═════ Extrait de page ═════

Média indocile – nouvelle formule

A vif


PARTAGER

Lors des Brandons de Payerne, qui se sont déroulés du 7 au 10 mars derniers, des inscriptions racistes et antisémites ont été apposées sur certains commerces. Un municipal payernois fait partie des auteurs de ces inscriptions. Tout ça dans la ville où un ignoble crime antisémite a été commis en 1942.



C’est à n’y pas croire. Une bande de Payernois a cru drôle d’écrire des mots racistes sur des murs et des vitrines de la ville déjà tristement célèbre pour le crime nazi commis le 16 avril 1942: l’assassinat du marchand de bétail Arthur Bloch. Un assassinat auquel j’ai consacré un film, avec Yvan Dalain, et un livre. 

Les formules sont claires. Sur un commerce tenu par une famille juive: «On a rasé la blatte», terme familier pour désigner les cafards. Il s’agirait d’une allusion à Bertrand Bladt, l’ancien directeur de Manor à Payerne, de confession juive. Plus évident encore: «Liquidation générale: 39-45 %». Allusion à la «solution finale». Avec en outre un coup de griffe contre les Asiatiques avec leurs «sourires plissés». Tout cela au nom de l’humour! 

Le municipal concerné élude le problème

Le comble: parmi ces voyous, la présence d’un membre de la municipalité, entré en fonction quelques jours auparavant, Lionel Voinçon, juriste, d’origine mauricienne. Que répond-il à ceux qui l’accusent de racisme? «Ce sont des attaques qui me touchent beaucoup, étant moi-même métis. Nous voulions simplement faire rire les gens. Mais personne ne nie que c’était inapproprié, bien au contraire. Nous ne banalisons pas le génocide, et nous n’avons voulu blesser personne.» Et il ajoute (dans le quotidien La Liberté): «Cela indique que les tags véhiculaient des messages qui ne sont plus acceptés par une partie de la population. Nous devons nous poser la question du niveau auquel il faut désormais placer le curseur.» Une façon d’éluder le problème.

═════ Entrées de données ═════

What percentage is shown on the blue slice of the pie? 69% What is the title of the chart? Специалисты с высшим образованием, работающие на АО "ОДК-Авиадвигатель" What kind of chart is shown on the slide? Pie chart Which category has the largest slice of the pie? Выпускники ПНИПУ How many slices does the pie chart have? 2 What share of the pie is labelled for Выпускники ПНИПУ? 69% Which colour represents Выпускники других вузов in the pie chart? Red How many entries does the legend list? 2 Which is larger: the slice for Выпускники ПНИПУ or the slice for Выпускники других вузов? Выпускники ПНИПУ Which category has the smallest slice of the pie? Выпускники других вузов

═════
═════ Entrées de données ═════

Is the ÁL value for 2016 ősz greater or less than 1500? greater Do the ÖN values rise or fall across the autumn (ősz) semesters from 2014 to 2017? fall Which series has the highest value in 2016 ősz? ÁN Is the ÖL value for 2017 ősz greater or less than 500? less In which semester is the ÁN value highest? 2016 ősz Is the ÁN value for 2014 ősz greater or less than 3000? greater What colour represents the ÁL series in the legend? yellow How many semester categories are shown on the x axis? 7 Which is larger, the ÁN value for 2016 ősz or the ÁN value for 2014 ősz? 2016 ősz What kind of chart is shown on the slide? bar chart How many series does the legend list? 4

═════

• _Action requise 1_
Traduisez en anglais cette phrase de l'extrait de page : « Un municipal payernois fait partie des auteurs de ces inscriptions. »
• _Action requise 2_
Citez textuellement le passage de l'extrait de page qui va de « Média indocile – » à « commis en 1942. ».

• _Réponse 1_
A member of the Payerne municipal council is among the authors of these inscriptions.

• _Réponse 2_
Média indocile – nouvelle formule

A vif


PARTAGER

Lors des Brandons de Payerne, qui se sont déroulés du 7 au 10 mars derniers, des inscriptions racistes et antisémites ont été apposées sur certains commerces. Un municipal payernois fait partie des auteurs de ces inscriptions. Tout ça dans la ville où un ignoble crime antisémite a été commis en 1942.